B. Federal Requirements (80% rule)
Business increases their factor of production.
Measuring Growth
Simon Kuznets –In 1932 developed the framework for the statistic known as
Gross National Product (GNP) referred to now as Gross Domestic
Product (GDP)
Components of GDP
1. Gross investment
2. Government purchases
3. Consumption expenses
4. Net result of international transaction (Net Exports)
 Reflect fully what our nation’s businesses have produced
GDP not sole figure for calculating annual production.
Net National Product (NNP) A national accounting aggregate equal to the
GDP less depreciation.
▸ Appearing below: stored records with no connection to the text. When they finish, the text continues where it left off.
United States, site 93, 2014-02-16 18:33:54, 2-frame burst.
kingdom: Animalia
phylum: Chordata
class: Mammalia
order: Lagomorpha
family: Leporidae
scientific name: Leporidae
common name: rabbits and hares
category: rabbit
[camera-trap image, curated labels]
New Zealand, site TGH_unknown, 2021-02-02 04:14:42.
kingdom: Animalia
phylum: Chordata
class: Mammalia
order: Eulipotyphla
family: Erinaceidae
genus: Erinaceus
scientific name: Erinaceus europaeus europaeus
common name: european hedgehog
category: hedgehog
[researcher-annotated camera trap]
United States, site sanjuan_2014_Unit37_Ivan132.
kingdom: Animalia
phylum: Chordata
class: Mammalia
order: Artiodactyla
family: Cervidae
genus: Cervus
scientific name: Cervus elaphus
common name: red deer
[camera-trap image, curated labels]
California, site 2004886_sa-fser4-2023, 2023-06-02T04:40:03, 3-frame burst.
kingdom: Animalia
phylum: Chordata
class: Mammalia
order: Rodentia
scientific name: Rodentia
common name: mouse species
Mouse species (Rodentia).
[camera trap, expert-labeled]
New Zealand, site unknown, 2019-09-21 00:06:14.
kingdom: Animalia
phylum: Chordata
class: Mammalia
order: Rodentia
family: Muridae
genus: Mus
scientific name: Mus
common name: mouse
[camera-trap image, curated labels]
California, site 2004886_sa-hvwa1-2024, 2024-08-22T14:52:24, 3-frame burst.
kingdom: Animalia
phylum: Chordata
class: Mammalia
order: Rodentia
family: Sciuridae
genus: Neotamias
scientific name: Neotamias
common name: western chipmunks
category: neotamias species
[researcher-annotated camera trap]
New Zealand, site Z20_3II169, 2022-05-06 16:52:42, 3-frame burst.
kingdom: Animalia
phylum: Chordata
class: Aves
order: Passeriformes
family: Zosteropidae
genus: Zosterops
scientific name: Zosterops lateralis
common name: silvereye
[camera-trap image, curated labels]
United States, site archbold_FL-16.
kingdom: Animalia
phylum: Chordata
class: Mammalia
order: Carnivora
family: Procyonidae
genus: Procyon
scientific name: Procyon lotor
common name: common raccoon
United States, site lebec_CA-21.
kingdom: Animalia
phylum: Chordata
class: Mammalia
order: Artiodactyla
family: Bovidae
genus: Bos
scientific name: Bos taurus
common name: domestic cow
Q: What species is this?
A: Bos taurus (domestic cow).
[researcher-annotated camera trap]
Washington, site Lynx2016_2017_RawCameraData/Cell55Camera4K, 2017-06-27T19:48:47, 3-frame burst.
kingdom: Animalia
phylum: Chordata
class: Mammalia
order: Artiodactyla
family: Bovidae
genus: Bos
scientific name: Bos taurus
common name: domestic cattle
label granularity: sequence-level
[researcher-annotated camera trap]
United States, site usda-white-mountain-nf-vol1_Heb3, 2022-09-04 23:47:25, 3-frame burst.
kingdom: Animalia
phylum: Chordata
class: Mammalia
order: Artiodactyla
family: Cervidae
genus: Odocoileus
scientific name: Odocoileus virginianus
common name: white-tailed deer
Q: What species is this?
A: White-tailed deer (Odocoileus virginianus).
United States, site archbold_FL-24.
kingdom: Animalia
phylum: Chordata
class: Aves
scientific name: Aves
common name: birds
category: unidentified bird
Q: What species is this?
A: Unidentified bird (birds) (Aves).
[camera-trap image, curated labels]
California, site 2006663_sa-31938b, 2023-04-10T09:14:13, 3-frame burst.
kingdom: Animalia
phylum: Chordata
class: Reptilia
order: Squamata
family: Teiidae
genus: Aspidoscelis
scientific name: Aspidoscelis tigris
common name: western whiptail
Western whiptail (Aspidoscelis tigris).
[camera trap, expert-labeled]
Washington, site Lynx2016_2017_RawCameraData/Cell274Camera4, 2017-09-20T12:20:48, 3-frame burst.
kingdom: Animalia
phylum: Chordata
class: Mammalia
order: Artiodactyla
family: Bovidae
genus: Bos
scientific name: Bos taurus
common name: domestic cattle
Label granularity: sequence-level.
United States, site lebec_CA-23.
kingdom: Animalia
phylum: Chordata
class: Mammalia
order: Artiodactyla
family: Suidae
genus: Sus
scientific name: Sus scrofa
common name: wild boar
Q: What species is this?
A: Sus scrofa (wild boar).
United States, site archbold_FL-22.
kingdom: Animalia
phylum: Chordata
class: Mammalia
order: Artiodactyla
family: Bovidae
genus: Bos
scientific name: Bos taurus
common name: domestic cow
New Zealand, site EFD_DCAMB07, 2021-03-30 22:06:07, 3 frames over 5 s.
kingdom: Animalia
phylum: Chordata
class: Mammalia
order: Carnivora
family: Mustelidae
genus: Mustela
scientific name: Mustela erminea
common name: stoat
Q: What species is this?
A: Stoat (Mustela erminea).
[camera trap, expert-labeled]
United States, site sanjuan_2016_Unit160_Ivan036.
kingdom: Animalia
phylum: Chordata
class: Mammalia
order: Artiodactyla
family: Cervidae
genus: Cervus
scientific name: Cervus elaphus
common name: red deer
The NNP thus reflects not only new goods and
services produced but also the extent to which existing capital has worn out.
Depreciation: A money value that represents the extent to which a capital
good has become less efficient because of age.
E.g. Freezer at the supermarket can no longer keep the cool temperature it
once did---depreciation tells us how much this freezer has depreciated in
price.
Capital consumption allowance: Depreciation (difference between GDP
and NNP)
National Income (NI): A national accounting aggregate equal to the amount
of money individuals and businesses receive for productive factors provided.
It comprises wages, salaries, rent, interest, profits from corporations, profits
from unincorporated businesses. The difference between the national
income and the net national product is indirect business taxes.